Kotek, Courtney, Kitzhaber dig in on Interstate 5 Bridge

The Columbian
Published: January 30, 2014, 4:00pm

SALEM, Ore. — The push for a new Interstate 5 bridge over the Columbia River is headed toward a collision course in the Oregon Legislature.

Gov. John Kitzhaber and House Speaker Tina Kotek are continuing their aggressive push for the project. But Senate President Peter Courtney insists that the skeptical Washington Legislature back the project too, not just Gov. Jay Inslee.

“The project is too important for the state not to try and continue the conversation with the information we now have,” Kotek, a Portland Democrat, told reporters Thursday at a legislative forum organized by The Associated Press.

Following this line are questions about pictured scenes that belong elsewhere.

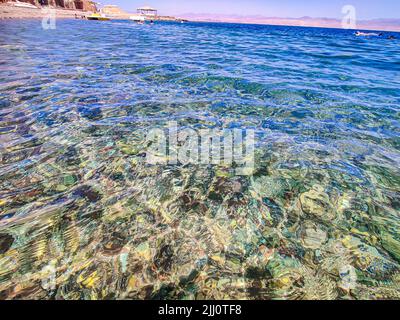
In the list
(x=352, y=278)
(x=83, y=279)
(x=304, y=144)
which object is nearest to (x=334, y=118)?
(x=304, y=144)

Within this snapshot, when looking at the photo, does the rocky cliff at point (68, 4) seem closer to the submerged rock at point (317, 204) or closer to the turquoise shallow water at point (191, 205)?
the turquoise shallow water at point (191, 205)

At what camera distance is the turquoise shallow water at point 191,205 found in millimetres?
2188

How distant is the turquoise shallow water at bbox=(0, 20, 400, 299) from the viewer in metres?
2.19

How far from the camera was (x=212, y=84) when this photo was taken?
8.27m

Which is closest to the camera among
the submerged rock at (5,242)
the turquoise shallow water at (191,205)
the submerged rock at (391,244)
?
the turquoise shallow water at (191,205)

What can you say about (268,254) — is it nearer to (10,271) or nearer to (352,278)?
(352,278)

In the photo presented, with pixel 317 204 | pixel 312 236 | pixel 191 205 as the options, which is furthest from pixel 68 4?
pixel 312 236

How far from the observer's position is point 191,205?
3059 millimetres

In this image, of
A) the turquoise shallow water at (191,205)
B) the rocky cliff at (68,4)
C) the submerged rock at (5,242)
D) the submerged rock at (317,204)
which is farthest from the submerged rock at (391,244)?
the rocky cliff at (68,4)

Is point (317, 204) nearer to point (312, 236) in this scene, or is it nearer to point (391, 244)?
point (312, 236)

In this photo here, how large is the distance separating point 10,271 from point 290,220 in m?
3.12

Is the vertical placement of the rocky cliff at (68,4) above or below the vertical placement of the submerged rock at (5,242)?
above

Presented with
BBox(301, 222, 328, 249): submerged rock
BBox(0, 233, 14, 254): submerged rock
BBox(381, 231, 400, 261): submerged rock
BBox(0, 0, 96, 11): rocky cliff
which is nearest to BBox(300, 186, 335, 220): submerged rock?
BBox(301, 222, 328, 249): submerged rock

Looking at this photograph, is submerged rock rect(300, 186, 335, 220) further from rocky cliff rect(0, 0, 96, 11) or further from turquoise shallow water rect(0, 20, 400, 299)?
rocky cliff rect(0, 0, 96, 11)
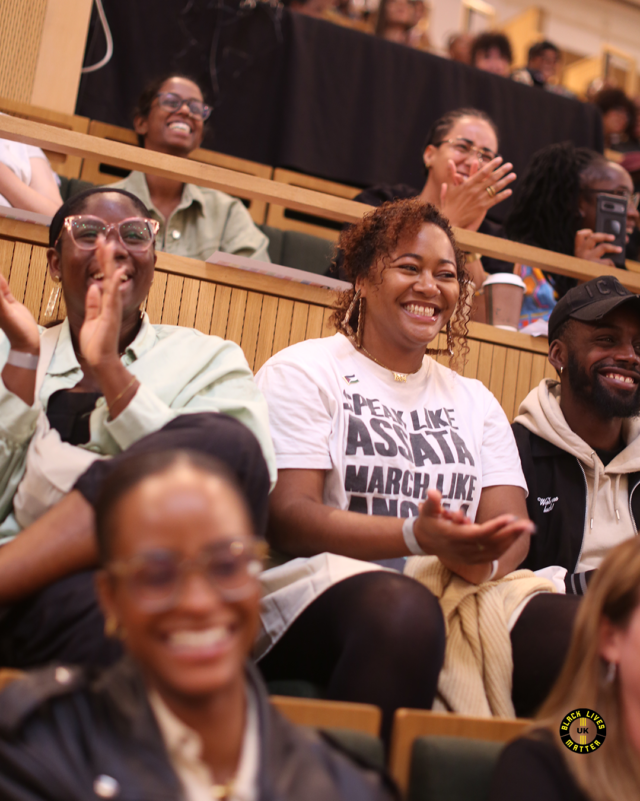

Washington’s Senate last year declined to take up the project amid strong opposition to plans to use the new bridge to extend Portland’s light-rail network into Vancouver. Advocates in Oregon are pushing to move ahead anyway, with Oregon bearing all the risk for cost overruns or shortfalls in tolling revenue. Oregon Department of Transportation officials say they can secure necessary permission through intergovernmental agreements with Washington, which wouldn’t require legislative approval in Olympia.

“It is legally, it is administratively, it is financially, it is operationally doable,” Kitzhaber said. “I think we need to do it. It is an Oregon priority.”

But Courtney, a Salem Democrat, has been vocal in his opposition to moving forward without support from Washington lawmakers.

“We have done our duty,” Courtney said. “The state of Washington needs to do its duty, its state Legislature and its governor.”

Courtney declined to say whether he would use his authority as Senate president to ensure a bridge-funding bill doesn’t reach the Senate floor. He would say only, “I don’t think they could show they have 16 votes,” the minimum needed for a bill to pass the Senate.

Sen. Diane Rosenbaum of Portland, the No. 2 Democrat, also took a skeptical view. “It’s a bridge between two states, and two states need to step up,” Rosenbaum said.